Outre la numérisation du patrimoine existant, les bibliothèques nationales sont confrontées à un autre grand défi: la collecte de la mémoire née numérique de la nation, tout particulièrement l’archivage du web. En France, le "dépôt" légal du web est inscrit dans la législation depuis 2006. Pour répondre à cette obligation légale, la BnF recourt à des web crawler pour moissonner le web à grande échelle, l’exhaustivité n’étant pas réalisable au stade actuel. Afin de sauvegarder les données numériques à long terme, la BnF a développé le projet SPAR (Scalable Preservation and Archiving Repositry) qui fait autorité dans le monde de la préservation pérenne des ressources numériques.

Gallica est moissonnée par Europeana, la bibliothèque numérique européenne, dont la BnF est l’un des principaux contributeurs.
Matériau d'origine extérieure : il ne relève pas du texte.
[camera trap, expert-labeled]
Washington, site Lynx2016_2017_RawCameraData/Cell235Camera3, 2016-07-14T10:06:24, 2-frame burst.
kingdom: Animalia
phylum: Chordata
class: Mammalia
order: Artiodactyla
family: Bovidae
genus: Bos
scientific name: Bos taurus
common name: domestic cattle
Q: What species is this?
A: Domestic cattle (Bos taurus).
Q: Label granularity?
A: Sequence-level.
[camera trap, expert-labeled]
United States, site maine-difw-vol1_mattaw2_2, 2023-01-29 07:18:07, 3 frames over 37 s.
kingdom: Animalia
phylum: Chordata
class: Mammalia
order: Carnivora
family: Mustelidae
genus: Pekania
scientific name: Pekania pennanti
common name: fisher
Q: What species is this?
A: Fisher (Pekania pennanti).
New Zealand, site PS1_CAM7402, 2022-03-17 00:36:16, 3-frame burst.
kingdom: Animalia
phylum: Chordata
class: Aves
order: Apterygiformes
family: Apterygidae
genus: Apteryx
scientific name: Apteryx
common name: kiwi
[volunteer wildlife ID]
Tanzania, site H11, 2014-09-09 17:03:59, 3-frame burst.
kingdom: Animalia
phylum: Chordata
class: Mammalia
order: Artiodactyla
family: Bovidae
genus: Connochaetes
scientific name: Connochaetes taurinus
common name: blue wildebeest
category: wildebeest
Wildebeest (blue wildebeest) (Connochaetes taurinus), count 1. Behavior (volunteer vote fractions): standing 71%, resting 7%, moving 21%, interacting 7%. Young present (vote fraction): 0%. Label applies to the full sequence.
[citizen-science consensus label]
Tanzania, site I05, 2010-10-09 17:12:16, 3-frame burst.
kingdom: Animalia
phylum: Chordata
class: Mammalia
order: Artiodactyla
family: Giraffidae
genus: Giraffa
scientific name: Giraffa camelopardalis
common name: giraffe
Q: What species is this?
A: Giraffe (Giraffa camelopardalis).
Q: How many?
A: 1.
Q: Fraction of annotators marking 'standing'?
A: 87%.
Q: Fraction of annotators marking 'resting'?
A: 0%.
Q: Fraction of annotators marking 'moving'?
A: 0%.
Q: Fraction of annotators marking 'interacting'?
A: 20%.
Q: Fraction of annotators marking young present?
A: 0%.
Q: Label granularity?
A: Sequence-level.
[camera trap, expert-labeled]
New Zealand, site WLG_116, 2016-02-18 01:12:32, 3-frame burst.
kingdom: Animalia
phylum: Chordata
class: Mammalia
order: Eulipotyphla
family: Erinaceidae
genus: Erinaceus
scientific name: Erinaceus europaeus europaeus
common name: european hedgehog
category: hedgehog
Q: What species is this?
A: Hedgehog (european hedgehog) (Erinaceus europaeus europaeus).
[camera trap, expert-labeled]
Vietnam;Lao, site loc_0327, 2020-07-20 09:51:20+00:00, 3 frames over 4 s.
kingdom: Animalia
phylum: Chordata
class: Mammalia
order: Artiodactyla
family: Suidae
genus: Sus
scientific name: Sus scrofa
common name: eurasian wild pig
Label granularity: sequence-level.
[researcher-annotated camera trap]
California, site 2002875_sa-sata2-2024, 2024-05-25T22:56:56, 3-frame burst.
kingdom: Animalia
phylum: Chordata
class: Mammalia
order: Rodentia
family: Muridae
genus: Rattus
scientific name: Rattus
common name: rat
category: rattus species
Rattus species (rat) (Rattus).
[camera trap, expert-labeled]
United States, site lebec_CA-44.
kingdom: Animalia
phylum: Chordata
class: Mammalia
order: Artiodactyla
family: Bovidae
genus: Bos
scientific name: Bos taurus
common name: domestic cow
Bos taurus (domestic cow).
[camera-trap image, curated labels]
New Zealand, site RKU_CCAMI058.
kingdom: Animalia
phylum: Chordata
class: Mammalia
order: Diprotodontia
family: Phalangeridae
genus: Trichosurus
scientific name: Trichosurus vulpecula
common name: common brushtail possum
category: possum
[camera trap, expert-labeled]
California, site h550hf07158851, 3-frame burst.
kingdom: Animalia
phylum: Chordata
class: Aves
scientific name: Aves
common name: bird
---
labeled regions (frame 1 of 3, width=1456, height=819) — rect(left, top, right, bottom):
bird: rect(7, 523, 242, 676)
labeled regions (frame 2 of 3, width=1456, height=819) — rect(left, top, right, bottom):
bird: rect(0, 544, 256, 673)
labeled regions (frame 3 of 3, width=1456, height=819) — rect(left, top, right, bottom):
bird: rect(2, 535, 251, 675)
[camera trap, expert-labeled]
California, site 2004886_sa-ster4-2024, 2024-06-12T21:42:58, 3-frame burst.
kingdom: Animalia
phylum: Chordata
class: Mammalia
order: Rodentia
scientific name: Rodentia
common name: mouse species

Bruno Racine, dans ses conclusions, a souligné que "la numérisation n’est pas l’ennemi du livre" mais que "tout retour en arrière est impossible". La mise en ligne des collections sous forme numérique a permis d’attirer un nombre de "lecteurs" que les murs des bibliothèques ne permettraient pas de tenir. Néanmoins il faut se préserver de l’illusion que la masse croissante de "contenus" disponibles en ligne et la rapidité d’accès seraient, en elles-mêmes, garantes d’une élévation du niveau scientifique et intellectuel. "Un "nouvel humanisme numérique" est à construire, car on ne peut aborder les évolutions en cours sous le seul angle de leur technologie." Sur ce champ les bibliothèques, avec leurs compétences, leurs services et leurs bâtiments physiques, auront un rôle important à jouer.

Aussi bien la ministre de la Culture, Octavie Modert, que la directrice de la Bibliothèque nationale ont souligné le rôle précurseur et de force d’impulsion joué par la Bibliothèque nationale de France en de nombreux domaines. La ministre de la Culture a félicité les gouvernements français successifs ainsi que le ministre de la Culture, Frédéric Mitterrand, pour leurs nombreuses initiatives sur le parquet européen qui ont joué un rôle déterminant pour faire avancer la stratégie numérique de l’Union européenne. Elle a souligné en particulier l’action décisive du président de la République Jacques Chirac dans la mise en œuvre d’Europeana. La ministre de la Culture, après avoir rappelé que la numérisation de masse et l’archivage numérique faisaient partie du programme du présent gouvernement, a souligné la nécessité d’accélérer les efforts que ce soit à l’échelle européenne ou sur le plan national.

L’ambassadeur de France s’est félicité des bonnes relations de coopération entre la Bibliothèque nationale de Luxembourg et la Bibliothèque nationale.